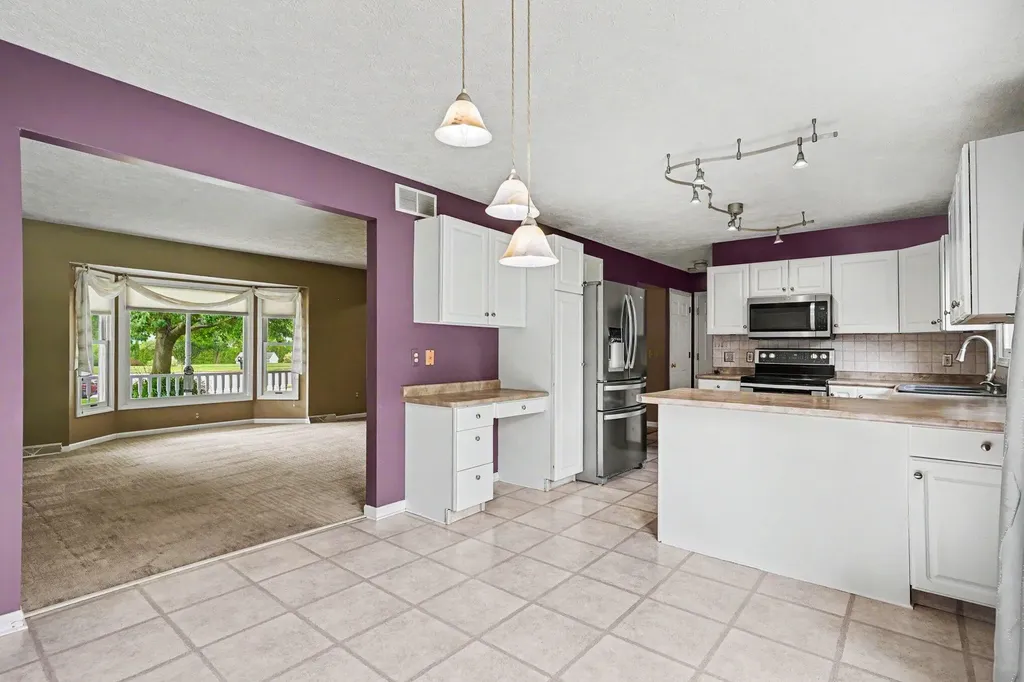 2940 Eldora Court Byron Township MI 49315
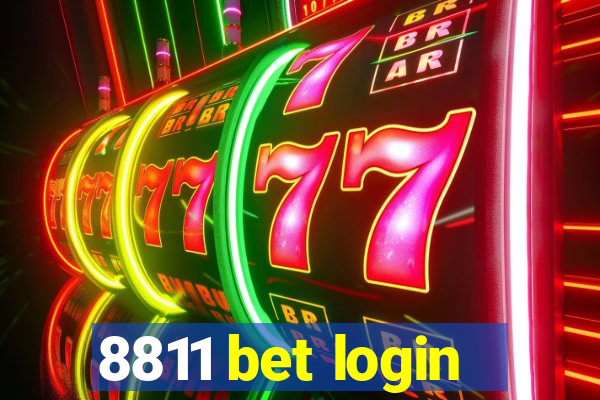 8811 bet login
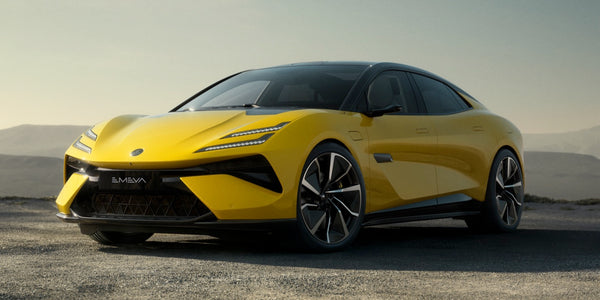 Cabo de Carregamento Lotus Emeya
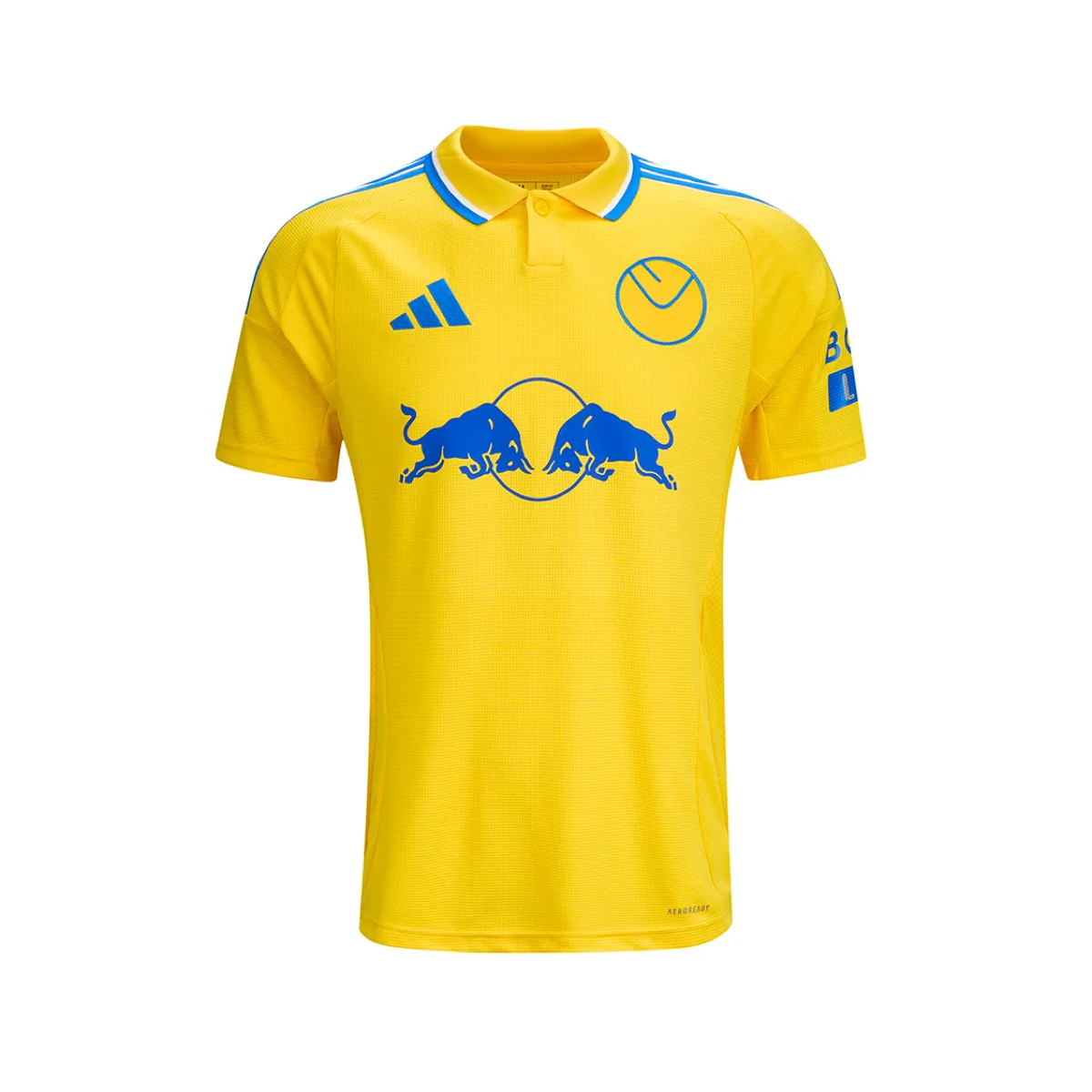 2024-25 Leeds United FC 2nd Kit
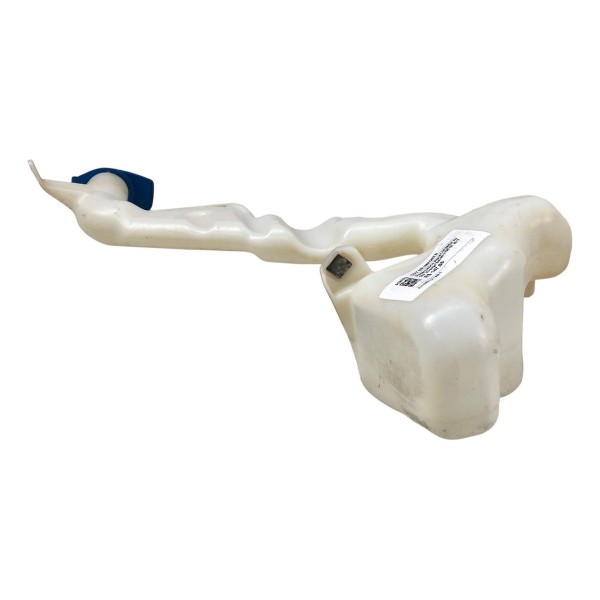 Reservatório Agua Limpador Vw Gol Voyage Saveiro G6 G7 2017 Branco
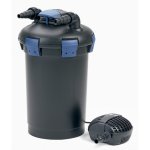 Kit de filtration bassin biopress set 10000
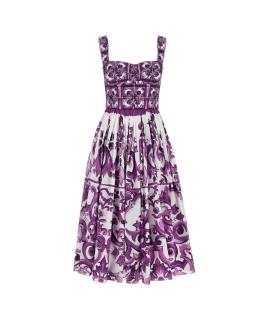 DOLCE&GABBANA Платье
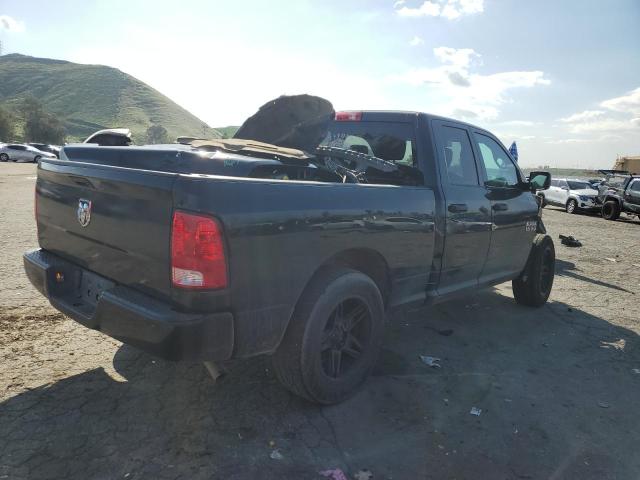 Photo 3 from auction – 2018 RAM 1500 ST with VIN 1C6RR6FG9JS169211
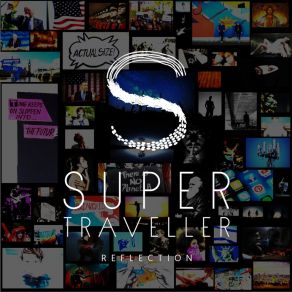 Download track Times Of Our Lives Supertraveller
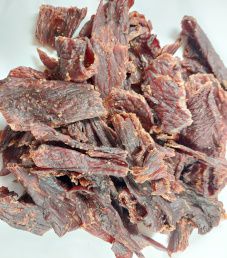Stafford Meat Company - Original Beef Jerky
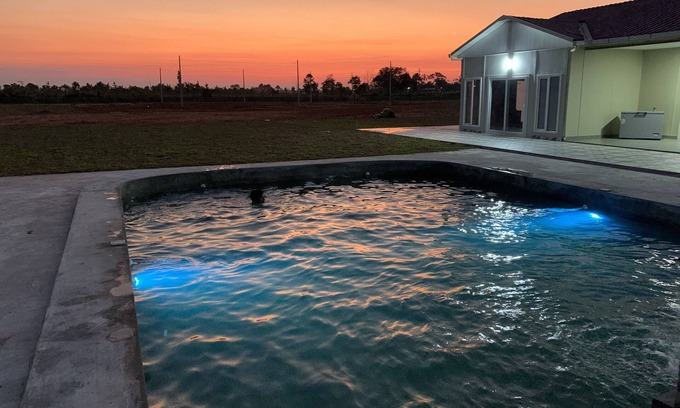 Campoverde Hotel | Campo Verde Lodge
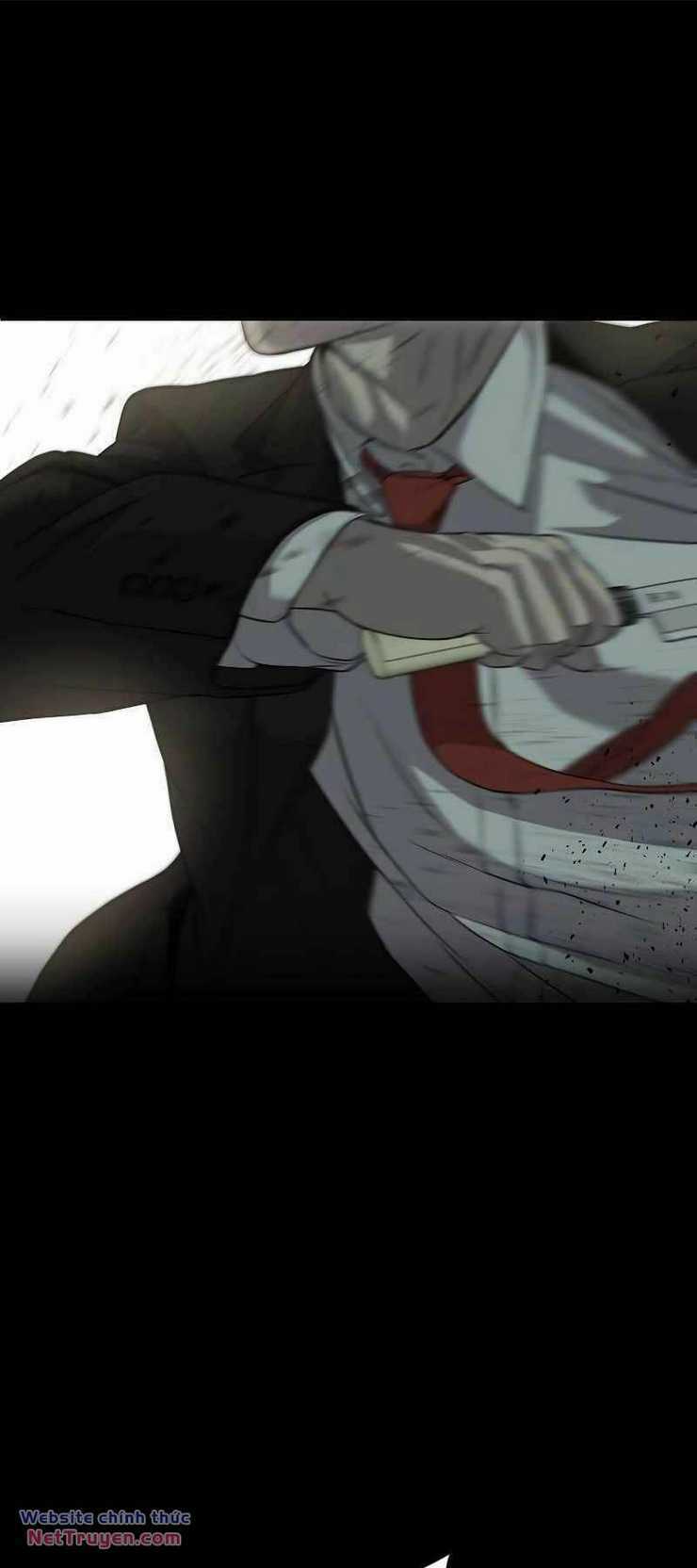 Đứa Con Báo Thù - Chapter 6 - Trang 36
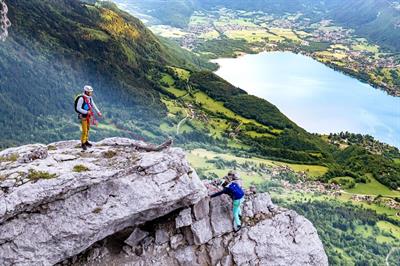 Millet TRIDENT GD GT Erkek Goretex Ayakkabı MIG1782 4003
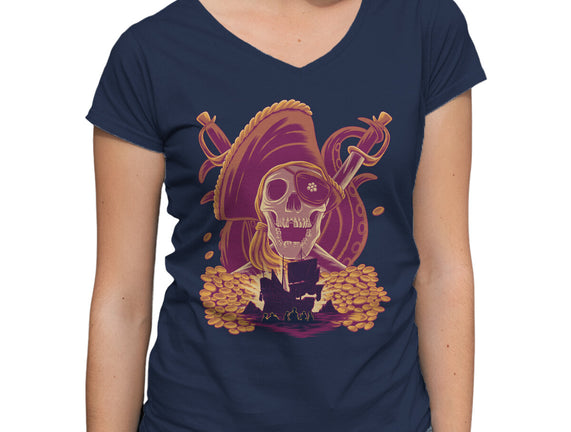 Pirate’s Treasure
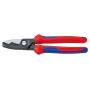 Knipex 95 12 200 Diagonale Zange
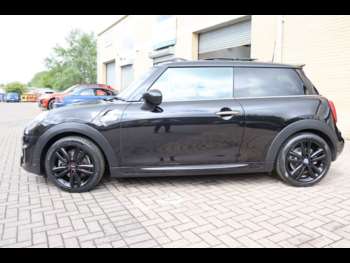 Used MINI Hatch 2020 for sale - 75230290: Photo
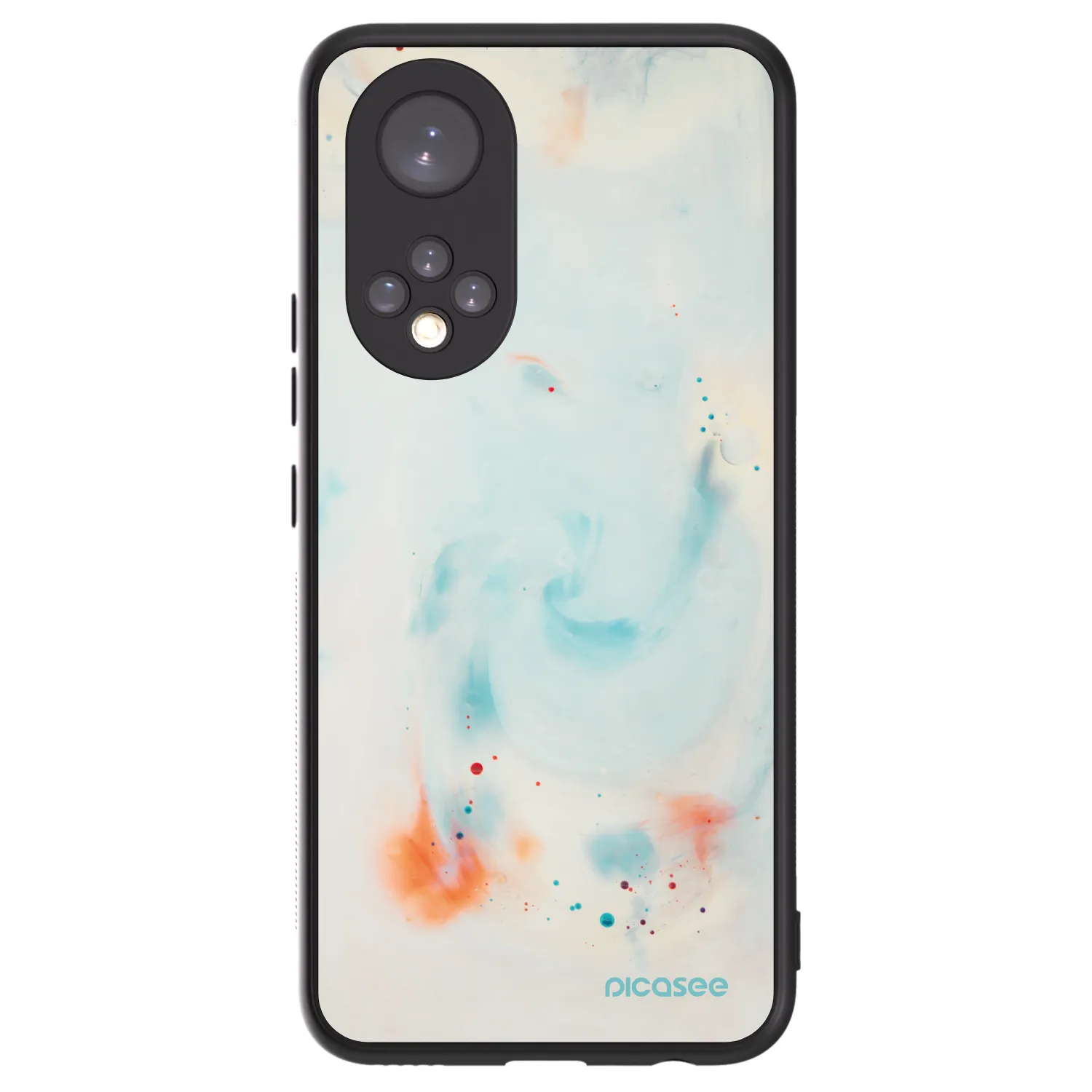 Picasee ULTIMATE CASE pentru Huawei Nova 9 - Splash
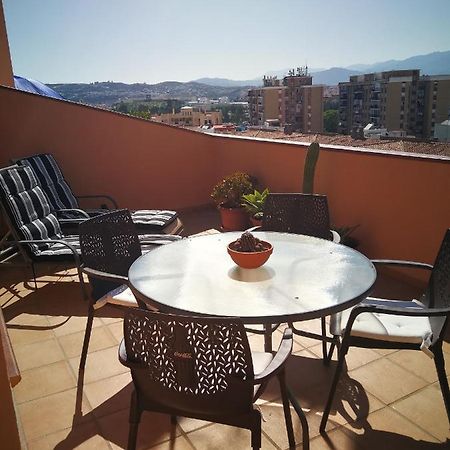 Apartamento Atico Carmen Фуэнхирола Экстерьер фото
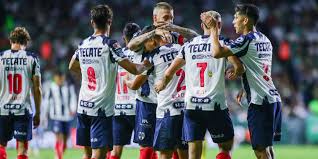 Le&oacute;n vs Monterrey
--- --- ---
#### WHAT IS REQUIRED:
Restate the records above exactly, less any pictures.

#### RESULT OF THE EXERCISE:
 2940 Eldora Court Byron Township MI 49315
 8811 bet login
 Cabo de Carregamento Lotus Emeya
 2024-25 Leeds United FC 2nd Kit
 Reservatório Agua Limpador Vw Gol Voyage Saveiro G6 G7 2017 Branco
 Kit de filtration bassin biopress set 10000
 DOLCE&GABBANA Платье
 Photo 3 from auction – 2018 RAM 1500 ST with VIN 1C6RR6FG9JS169211
 Download track Times Of Our Lives Supertraveller
Stafford Meat Company - Original Beef Jerky
 Campoverde Hotel | Campo Verde Lodge
 Đứa Con Báo Thù - Chapter 6 - Trang 36
 Millet TRIDENT GD GT Erkek Goretex Ayakkabı MIG1782 4003
 Pirate’s Treasure
 Knipex 95 12 200 Diagonale Zange
 Used MINI Hatch 2020 for sale - 75230290: Photo
 Picasee ULTIMATE CASE pentru Huawei Nova 9 - Splash
 Apartamento Atico Carmen Фуэнхирола Экстерьер фото
 Le&oacute;n vs Monterrey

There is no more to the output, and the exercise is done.